Афанасий, худощавый и нескладный ровесник Семёна, знал столько сказок, былин и былей, сколько не знала ни одна мамка-жонка в деревне. Был когда-то у Афанасия прадед. Сто с лишним лет прожил старик на белом свете, много повидал, много походил по миру. Но как отмерял век – занемог, исхудал и сгорбился. Вот и сидел на завалинке сухим калачом, с правнуками нянчился. Но память оставалась у старика крепкой, а мысль ясной. Тогда и перенял Афонька от прадеда, вместе с цепкой памятью, тьму-тьмущую этих сказов и былей.
И рассказывал Афанасий хорошо, интересно. Умело менял голос в нужных местах, копировал интонации, изображал повадки.
– Ну, раз просите…
Он не привередничал, пересел ближе к костру. За ним и остальные, потихоньку, чтобы не спугнуть таинственное настроение, плотнее разместились вокруг.
Афанасий окинул всех взглядом:
– Сказ древний. Раньше его у нас по всем избам сказывали, да теперь забыли. Но мы помним. И каждый год в начале лета – этот сказ первый у костра на Осиновой старице.
Чуть слышный шёпот прошелестел по ребячьему кругу и стих: «Сказ Жур!»
– Всё вокруг нас живое! Трава ли в широком поле, ветер ли в небе раздольном, волна ли в бездонном море – всё на свой лад живёт и движется! Всё живёт, да не всякий это приметить может…

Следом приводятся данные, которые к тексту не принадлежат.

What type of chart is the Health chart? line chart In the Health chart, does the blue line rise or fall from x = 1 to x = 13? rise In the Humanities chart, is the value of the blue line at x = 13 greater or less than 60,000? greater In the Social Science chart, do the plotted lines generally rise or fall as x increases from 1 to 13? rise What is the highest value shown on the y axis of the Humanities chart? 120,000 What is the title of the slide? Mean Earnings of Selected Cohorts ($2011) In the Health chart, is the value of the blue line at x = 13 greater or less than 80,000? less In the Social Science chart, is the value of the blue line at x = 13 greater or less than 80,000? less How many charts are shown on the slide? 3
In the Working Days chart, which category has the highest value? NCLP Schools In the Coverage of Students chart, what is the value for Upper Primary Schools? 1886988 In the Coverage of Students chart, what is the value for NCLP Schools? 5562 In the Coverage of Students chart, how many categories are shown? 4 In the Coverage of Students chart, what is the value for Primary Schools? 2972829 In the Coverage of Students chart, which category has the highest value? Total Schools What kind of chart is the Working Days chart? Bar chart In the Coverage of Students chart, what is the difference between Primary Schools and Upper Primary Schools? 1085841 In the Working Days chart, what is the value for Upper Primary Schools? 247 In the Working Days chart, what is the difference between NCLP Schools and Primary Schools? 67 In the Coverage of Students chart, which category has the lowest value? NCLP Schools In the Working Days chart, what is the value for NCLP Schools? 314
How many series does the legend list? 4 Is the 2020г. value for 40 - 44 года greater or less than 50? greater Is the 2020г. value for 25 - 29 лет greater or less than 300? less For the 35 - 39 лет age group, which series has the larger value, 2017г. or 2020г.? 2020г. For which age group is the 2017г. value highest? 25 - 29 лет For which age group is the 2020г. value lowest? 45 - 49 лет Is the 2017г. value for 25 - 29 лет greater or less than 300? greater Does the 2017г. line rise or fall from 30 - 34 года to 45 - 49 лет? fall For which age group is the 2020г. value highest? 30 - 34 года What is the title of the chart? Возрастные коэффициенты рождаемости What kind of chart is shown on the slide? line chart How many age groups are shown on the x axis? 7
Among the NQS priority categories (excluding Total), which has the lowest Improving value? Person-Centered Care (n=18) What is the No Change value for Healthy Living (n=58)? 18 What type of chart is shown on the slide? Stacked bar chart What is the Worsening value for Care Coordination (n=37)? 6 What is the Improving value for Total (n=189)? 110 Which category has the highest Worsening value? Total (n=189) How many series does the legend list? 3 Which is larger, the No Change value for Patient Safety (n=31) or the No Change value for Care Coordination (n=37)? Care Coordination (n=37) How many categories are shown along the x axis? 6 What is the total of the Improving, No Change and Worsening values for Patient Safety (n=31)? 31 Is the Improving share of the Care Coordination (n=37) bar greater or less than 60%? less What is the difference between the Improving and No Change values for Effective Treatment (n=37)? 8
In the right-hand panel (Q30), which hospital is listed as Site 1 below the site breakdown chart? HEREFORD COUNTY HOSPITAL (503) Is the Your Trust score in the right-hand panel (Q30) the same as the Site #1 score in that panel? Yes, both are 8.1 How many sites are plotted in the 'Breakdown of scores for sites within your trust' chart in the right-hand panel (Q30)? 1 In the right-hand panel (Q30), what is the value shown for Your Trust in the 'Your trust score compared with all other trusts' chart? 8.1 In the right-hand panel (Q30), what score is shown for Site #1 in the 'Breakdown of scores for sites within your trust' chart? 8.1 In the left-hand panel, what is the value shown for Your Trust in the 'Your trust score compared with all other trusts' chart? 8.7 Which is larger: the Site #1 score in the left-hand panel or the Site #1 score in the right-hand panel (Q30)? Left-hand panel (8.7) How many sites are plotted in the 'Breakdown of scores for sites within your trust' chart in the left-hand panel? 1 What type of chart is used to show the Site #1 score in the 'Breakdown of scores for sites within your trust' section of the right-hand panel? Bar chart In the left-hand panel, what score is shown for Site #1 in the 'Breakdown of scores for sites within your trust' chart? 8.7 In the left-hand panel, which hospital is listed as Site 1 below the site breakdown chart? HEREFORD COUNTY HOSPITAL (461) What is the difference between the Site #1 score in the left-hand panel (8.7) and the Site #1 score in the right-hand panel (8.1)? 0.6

Говорил Афанасий негромко, размеренно, иногда останавливаясь. Но чем дольше он говорил, тем явственней проступал едва уловимый причудливый ритм в его словах…
«Сказ Жур»
«…Казалось бы, чего проще – оглянись, прислушайся, разгляди жизнь в былинке каждой. Но иной человек будто слеп от рождения – кроме себя ничего усмотреть не в силах. И уверен такой бедолага, что весь мир необъятный вокруг него вращается и лишь для него единого сотворён. Так горемыка в потёмках и мается…
А чтобы постичь такое простое чудо, которое здесь, рядом, всякий день около нас происходит – сердце чистое и чуткое в груди пестовать надобно!